You're compromising a lot, OP. Is he compromising too, or does his idea of 'working on the marriage together' mean you changing and him staying the same?

Do you want to keep subsuming your wants/desires in favour his? Or would the next 40 years be happier by yourself / with someone else?

unluckysunset Wed 21-Jul-21 19:12:35

@LannieDuck he has put a lot of effort in, he plans weekends away, books sporting events (for the future post covid hopefully) that will be great fun (his favourite sport though!), he is thoughtful and used a recent works bonus to pay off my credit card, he's recently bought me a very fancy car. He is helpful around the house and supportive. He wants to buy a new home, something to fix up - he refers to it as a project for the two of us and a fresh start.

But in everyday life, he has a strong personality, like things his own way he organised and energetic and often it's just easier to go along with his plans. If I was more laid back it wouldn't bother me, I am aware that most of what we do it things he likes, and the way I do things around the house are often his way to keep the peace.

He really appears to want this marriage until he has a meltdown and destroys any progress we've made. It's at the point now that it's destroying me as a person now it's become too frequent and I feel he uses the marriage as his whipping boy, and I think this time (there was a blow up this weekend past) may have been the last time that broke us.

He told me he was leaving, that I was impossible to live with, that he wanted to live alone 'being a lonely old man would be better than living with me'...there was alcohol involved so this time was particularly hurtful. I was sober and recorded the conversation and listening back after the emotion subsided I recognised the same words and utter destruction he's been repeating for 2 years.

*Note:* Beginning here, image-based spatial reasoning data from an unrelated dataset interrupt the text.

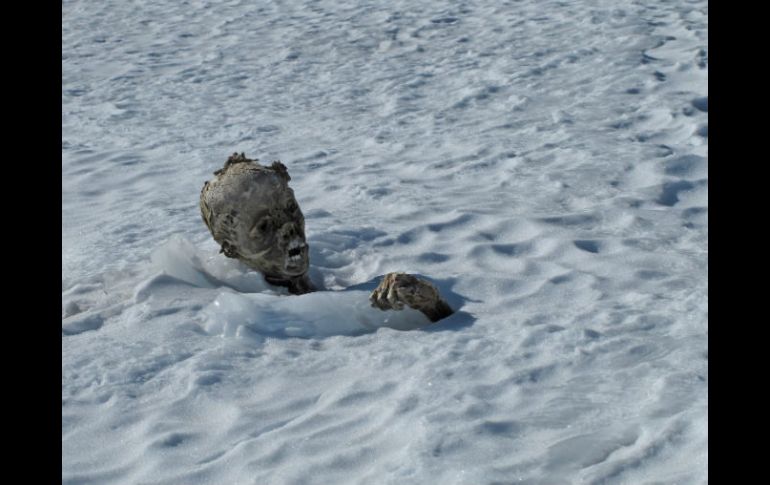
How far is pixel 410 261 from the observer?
480 centimetres

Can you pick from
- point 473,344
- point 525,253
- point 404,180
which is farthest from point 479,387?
point 404,180

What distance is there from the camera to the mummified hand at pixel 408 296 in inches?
158

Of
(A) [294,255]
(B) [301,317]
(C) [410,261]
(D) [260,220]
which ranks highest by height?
(D) [260,220]

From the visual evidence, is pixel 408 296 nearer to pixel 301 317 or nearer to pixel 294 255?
pixel 301 317

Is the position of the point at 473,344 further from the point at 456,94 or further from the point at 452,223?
the point at 456,94

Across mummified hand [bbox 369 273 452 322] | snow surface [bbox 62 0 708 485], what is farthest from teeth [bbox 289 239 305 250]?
mummified hand [bbox 369 273 452 322]

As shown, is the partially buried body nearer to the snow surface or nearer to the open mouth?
the open mouth

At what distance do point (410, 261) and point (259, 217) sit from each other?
0.86m

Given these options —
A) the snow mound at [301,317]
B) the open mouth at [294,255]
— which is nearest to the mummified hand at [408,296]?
the snow mound at [301,317]

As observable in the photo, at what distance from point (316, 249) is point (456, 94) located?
341cm

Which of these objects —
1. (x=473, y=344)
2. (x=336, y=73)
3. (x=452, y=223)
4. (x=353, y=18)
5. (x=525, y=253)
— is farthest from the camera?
(x=353, y=18)

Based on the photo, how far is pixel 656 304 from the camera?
13.1ft

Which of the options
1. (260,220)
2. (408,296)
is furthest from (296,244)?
(408,296)

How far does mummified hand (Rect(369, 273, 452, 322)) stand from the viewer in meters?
→ 4.00
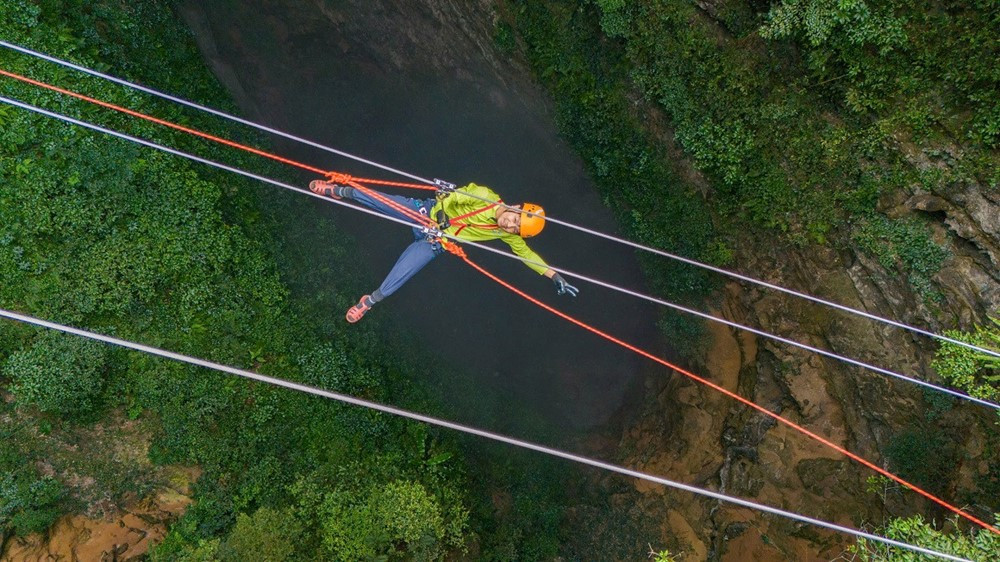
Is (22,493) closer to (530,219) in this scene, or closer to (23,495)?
(23,495)

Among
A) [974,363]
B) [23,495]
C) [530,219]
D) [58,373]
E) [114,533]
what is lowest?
[114,533]

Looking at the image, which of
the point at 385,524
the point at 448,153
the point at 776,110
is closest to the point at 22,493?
the point at 385,524

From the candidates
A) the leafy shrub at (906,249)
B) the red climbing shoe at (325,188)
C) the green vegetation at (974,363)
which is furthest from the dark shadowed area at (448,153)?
the green vegetation at (974,363)

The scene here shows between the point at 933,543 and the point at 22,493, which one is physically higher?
the point at 933,543

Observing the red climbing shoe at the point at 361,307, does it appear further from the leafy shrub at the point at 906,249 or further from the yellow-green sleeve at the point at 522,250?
the leafy shrub at the point at 906,249

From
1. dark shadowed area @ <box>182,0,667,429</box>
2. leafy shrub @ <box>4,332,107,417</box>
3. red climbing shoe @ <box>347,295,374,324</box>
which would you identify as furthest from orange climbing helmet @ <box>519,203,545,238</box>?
leafy shrub @ <box>4,332,107,417</box>
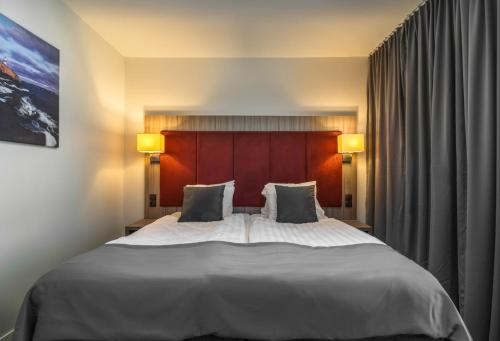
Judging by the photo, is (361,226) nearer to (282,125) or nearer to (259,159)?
(259,159)

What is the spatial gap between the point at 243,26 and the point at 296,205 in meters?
1.92

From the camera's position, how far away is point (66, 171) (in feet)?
8.98

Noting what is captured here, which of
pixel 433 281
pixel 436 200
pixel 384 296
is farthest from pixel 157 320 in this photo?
pixel 436 200

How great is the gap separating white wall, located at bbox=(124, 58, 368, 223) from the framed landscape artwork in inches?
56.2

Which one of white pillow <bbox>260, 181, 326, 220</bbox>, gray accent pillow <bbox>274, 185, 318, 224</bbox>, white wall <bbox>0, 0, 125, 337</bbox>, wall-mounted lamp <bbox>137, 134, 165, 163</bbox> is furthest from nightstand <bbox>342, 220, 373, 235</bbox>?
white wall <bbox>0, 0, 125, 337</bbox>

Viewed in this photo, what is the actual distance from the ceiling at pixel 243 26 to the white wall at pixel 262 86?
0.12m

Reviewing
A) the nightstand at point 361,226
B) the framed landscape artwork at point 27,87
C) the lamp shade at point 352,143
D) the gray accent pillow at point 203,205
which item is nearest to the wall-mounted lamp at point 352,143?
the lamp shade at point 352,143

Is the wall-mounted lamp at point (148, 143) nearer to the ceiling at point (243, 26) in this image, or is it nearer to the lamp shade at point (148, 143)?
the lamp shade at point (148, 143)

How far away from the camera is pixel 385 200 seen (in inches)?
129

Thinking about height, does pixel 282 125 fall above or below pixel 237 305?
above

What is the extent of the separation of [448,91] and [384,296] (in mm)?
1659

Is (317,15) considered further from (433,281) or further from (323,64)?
(433,281)

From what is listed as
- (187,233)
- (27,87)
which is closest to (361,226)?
(187,233)

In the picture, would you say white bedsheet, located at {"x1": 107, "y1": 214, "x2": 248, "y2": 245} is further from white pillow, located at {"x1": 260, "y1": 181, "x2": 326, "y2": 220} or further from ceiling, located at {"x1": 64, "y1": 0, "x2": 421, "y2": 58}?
ceiling, located at {"x1": 64, "y1": 0, "x2": 421, "y2": 58}
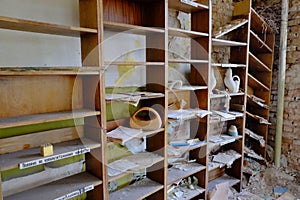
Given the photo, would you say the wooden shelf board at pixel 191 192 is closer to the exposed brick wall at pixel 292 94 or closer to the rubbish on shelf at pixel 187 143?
the rubbish on shelf at pixel 187 143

He's refusing to talk about separation again this week though, absolutely cannot live without me, he's booked us a romantic break in fact. And very apologetic, I asked if he could promise it would never happen again and he said he couldn't he's not in control of it.

OP’s posts: |
LannieDuck Wed 21-Jul-21 19:30:57

What happens if you suggest that the two of you do something that you like rather than something that he likes?

category12 Wed 21-Jul-21 19:32:21

I asked if he could promise it would never happen again and he said he couldn't he's not in control of it.

He could stop drinking for a start.

But he doesn't want to be in control of it - he's getting something out of behaving in this way.